Si je fais aujourd'hui ce choix, alors même que mon nom, que notre nom, depuis des décennies, depuis presque un siècle, a été accolé au noble engagement associatif, c'est parce que je crois l'engagement politique aussi noble et parce que je suis un homme libre. Libre de faire ce que je crois bon. Libre d'agir pour ce qui me paraît juste. Et j’accepte par avance l'éventuelle critique. Je l’accepte parce que, comme Jean-Baptiste Toselli, je pense que « Lou criticaire, bouòna fin noun pòu faire ». Je l’accepte parce que comme Shakespeare, « Je tiens ce monde pour ce qu'il est : un théâtre où chacun doit tenir son rôle. »Moi, je suis heureux et fier d'avoir l'opportunité de tenir un rôle. Je l’accepte parce que comme vous Monsieur le Maire, je crois que la politique est une affaire de confiance, de raison et de cœur. La confiance que vous me témoignez aujourd'hui, mais aussi ma confiance en l'avenir de Nice. La raison, parce que ce que nous ferons sera raisonné et raisonnable, utile au bien commun. Et enfin le cœur, parce que nous tous ici portons Nice dans notre cœur. Sian nissart e n'en sian fier !

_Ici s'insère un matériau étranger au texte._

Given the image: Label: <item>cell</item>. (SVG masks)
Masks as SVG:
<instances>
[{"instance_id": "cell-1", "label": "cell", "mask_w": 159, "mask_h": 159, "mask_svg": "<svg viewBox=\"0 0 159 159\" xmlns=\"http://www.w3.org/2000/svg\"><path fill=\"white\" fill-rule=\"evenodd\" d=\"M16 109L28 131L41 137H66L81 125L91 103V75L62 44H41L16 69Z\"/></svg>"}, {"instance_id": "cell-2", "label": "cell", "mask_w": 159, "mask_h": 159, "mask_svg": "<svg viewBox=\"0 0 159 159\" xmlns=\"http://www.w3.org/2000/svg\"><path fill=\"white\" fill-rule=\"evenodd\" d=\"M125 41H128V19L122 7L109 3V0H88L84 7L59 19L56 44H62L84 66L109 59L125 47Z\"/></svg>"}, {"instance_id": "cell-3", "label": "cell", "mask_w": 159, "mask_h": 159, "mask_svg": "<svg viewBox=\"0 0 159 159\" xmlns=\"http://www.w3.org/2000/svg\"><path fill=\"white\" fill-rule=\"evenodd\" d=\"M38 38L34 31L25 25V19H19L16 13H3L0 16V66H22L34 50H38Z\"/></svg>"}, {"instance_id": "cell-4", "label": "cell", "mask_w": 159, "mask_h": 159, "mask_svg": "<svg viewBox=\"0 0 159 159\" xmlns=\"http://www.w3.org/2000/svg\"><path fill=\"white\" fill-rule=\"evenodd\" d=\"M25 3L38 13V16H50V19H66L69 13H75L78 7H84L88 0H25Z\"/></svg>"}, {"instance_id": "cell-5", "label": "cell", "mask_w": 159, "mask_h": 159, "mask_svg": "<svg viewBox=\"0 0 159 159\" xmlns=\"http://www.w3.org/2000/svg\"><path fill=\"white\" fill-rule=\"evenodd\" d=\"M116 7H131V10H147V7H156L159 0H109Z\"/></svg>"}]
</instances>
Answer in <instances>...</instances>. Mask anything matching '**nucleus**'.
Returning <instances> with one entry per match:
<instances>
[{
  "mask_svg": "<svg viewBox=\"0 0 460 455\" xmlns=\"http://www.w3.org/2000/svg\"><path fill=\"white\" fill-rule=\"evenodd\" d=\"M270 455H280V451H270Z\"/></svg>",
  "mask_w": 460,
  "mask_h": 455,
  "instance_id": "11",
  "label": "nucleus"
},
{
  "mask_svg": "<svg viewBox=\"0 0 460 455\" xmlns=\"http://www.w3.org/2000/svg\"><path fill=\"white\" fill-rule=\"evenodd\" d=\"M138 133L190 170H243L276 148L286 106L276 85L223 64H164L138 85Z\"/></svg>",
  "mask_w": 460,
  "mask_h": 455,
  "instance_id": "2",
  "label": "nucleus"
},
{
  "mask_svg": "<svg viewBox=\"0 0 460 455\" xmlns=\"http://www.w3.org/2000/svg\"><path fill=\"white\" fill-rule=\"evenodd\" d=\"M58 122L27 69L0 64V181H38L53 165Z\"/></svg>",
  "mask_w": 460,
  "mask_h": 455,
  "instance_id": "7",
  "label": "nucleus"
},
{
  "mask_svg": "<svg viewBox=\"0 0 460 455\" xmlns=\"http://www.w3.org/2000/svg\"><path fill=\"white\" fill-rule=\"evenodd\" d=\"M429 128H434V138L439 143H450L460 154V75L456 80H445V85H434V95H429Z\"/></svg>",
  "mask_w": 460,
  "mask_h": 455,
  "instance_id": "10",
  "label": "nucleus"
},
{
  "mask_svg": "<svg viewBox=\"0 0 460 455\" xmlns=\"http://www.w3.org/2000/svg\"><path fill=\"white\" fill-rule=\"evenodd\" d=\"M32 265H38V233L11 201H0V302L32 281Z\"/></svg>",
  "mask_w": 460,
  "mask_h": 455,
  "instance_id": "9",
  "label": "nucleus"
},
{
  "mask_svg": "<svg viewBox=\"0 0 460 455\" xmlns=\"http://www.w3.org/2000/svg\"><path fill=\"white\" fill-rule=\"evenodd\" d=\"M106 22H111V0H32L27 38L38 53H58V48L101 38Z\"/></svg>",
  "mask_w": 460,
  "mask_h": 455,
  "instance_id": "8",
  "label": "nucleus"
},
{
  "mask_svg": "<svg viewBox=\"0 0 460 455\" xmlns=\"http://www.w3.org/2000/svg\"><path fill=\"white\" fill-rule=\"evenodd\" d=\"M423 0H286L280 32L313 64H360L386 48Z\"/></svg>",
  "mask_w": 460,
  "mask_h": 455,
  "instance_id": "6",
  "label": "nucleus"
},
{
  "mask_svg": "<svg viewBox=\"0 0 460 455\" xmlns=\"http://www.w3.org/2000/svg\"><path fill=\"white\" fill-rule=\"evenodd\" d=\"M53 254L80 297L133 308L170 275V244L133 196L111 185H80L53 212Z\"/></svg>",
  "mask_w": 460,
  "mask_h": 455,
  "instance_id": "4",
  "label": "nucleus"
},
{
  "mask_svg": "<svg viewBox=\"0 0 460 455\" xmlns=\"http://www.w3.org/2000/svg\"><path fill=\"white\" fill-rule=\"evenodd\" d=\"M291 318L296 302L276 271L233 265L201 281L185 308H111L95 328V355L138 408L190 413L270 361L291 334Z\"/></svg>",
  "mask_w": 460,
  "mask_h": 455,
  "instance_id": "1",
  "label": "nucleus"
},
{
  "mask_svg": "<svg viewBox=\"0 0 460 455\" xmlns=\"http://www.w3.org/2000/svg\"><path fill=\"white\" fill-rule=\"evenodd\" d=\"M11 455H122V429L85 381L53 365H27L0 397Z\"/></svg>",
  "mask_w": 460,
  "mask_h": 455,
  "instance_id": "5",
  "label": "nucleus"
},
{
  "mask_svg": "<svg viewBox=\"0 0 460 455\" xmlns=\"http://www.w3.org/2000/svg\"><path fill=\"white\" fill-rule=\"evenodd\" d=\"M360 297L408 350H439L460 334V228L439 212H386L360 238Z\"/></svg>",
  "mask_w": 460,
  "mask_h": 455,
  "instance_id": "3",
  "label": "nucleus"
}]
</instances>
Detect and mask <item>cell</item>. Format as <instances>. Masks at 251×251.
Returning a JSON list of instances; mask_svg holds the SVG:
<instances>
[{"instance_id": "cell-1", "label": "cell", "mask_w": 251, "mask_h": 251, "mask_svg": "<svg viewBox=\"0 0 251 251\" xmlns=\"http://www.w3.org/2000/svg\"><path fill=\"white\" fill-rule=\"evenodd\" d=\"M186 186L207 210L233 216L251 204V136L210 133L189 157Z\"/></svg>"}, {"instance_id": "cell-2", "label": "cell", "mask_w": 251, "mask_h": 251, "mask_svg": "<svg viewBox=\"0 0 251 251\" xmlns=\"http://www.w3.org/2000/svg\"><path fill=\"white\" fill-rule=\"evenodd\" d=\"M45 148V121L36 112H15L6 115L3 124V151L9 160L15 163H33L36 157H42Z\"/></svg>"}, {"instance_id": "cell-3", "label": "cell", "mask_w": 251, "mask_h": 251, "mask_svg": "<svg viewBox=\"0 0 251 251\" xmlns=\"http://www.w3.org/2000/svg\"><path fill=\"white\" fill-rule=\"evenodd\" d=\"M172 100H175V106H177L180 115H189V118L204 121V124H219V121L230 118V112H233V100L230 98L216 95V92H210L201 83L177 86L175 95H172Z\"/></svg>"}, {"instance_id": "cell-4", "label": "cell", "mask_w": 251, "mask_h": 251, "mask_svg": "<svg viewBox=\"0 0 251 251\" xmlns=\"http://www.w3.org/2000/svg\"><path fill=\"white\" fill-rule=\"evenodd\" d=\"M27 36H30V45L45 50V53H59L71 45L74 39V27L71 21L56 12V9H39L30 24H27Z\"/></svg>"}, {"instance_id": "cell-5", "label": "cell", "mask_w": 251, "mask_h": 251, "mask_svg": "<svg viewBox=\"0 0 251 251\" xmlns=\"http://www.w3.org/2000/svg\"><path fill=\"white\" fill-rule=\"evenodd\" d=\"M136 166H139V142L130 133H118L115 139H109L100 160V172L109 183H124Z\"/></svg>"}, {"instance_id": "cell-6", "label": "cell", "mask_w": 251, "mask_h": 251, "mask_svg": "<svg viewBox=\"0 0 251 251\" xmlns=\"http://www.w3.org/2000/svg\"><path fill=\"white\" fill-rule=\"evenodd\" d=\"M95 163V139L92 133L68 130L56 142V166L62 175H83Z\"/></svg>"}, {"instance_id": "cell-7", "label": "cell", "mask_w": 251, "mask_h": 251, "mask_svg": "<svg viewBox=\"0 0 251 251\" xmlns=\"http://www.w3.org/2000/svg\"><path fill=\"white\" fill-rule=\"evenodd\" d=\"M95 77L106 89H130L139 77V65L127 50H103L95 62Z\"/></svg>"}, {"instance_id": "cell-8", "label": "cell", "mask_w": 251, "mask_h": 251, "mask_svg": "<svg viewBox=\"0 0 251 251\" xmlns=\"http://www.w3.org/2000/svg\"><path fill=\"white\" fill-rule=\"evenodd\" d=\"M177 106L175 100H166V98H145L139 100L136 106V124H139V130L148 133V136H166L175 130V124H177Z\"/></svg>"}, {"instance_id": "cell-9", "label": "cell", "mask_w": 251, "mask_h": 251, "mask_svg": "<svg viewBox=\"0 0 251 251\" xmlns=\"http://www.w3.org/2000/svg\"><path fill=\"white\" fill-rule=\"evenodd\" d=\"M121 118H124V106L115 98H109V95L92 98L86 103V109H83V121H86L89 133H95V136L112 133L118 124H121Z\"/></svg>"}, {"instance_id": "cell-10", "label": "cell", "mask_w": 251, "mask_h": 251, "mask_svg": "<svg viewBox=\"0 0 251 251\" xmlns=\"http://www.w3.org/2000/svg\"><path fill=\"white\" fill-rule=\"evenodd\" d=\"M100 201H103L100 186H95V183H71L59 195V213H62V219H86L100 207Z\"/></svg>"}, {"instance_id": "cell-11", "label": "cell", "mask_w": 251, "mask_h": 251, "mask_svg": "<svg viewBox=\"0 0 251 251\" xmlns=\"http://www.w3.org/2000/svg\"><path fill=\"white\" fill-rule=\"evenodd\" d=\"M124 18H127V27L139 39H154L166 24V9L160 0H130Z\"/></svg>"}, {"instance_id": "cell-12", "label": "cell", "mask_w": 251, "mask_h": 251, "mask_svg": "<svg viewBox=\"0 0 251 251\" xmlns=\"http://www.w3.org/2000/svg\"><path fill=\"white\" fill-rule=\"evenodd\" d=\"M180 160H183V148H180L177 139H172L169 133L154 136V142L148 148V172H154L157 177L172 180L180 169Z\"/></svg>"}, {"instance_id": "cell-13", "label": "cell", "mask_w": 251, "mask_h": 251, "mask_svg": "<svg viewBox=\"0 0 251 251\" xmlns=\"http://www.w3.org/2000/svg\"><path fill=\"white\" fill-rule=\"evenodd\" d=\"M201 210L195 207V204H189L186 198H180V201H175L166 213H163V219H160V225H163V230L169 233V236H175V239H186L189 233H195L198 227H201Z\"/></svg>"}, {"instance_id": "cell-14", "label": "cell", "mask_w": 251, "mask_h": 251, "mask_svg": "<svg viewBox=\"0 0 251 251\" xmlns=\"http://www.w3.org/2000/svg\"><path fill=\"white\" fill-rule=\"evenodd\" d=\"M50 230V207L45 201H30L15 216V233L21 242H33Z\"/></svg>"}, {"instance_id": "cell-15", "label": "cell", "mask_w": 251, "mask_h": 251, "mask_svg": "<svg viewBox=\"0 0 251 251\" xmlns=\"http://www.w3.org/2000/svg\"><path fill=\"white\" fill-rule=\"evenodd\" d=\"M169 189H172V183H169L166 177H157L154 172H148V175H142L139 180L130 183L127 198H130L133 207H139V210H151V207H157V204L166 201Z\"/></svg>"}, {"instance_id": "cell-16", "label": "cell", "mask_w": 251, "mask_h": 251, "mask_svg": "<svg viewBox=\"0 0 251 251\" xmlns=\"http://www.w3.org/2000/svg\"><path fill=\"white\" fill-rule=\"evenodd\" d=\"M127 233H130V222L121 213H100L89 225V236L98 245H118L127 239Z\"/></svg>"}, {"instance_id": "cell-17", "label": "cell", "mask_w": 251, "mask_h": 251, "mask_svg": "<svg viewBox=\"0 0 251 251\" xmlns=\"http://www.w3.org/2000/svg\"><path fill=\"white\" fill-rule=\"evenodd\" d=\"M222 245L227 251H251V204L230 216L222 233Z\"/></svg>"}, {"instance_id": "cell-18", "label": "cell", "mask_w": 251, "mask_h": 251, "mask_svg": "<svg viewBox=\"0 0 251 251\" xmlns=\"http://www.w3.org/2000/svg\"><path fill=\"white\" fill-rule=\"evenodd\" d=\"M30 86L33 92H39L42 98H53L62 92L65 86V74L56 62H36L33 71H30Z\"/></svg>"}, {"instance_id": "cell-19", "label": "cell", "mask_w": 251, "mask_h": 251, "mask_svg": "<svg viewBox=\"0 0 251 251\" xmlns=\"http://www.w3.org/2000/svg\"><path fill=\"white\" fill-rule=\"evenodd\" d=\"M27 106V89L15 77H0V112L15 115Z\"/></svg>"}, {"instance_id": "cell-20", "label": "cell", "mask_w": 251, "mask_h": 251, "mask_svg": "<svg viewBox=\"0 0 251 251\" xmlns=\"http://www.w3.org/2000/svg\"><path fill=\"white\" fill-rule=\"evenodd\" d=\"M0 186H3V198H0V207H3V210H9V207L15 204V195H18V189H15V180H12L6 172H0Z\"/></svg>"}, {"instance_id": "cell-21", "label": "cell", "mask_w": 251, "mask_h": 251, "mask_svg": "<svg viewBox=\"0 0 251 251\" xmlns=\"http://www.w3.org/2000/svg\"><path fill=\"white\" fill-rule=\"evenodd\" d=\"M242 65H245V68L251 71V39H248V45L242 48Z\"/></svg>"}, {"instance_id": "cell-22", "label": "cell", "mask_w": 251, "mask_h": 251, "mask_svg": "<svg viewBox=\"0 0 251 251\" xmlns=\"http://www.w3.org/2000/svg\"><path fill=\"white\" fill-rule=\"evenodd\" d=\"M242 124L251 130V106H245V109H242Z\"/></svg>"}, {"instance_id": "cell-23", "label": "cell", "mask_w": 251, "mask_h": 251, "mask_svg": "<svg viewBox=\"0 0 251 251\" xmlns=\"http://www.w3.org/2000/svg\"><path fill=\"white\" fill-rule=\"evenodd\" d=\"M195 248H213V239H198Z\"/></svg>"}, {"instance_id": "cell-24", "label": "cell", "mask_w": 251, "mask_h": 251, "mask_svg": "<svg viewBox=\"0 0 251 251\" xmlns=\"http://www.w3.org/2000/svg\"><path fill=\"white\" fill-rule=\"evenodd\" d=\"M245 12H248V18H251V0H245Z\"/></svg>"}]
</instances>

Ainsi donc, Mesdames et Messieurs, vous me voyez pleinement décidé à agir, avec courage et enthousiasme, pour faire avancer nos convictions au service de Nice en suivant la ligne tracée depuis six ans. Vous avez rappelé, Monsieur le Maire, que j'ai au cours de ma vie acquis quelques compétences et quelque expérience. Je les mets à votre disposition, au service de la Cité parce que je serai heureux de pouvoir vous aider, modestement, à faire aboutir vos projets pour cette ville qui nous est si chère, pour que les Niçois l'aiment encore davantage et qu'elle continue à nous rendre heureux d'y vivre.

C'est donc publiquement et librement que j'assume mon choix : je m'engage avec vous, Monsieur le Maire, parce que Nice c’est ma vie. Comme vous, je sais que Nice, c'est la vie. Je m'engage avec vous, Mesdames et Messieurs, pour Nice et les Niçois, per Nissa e lu Nissart.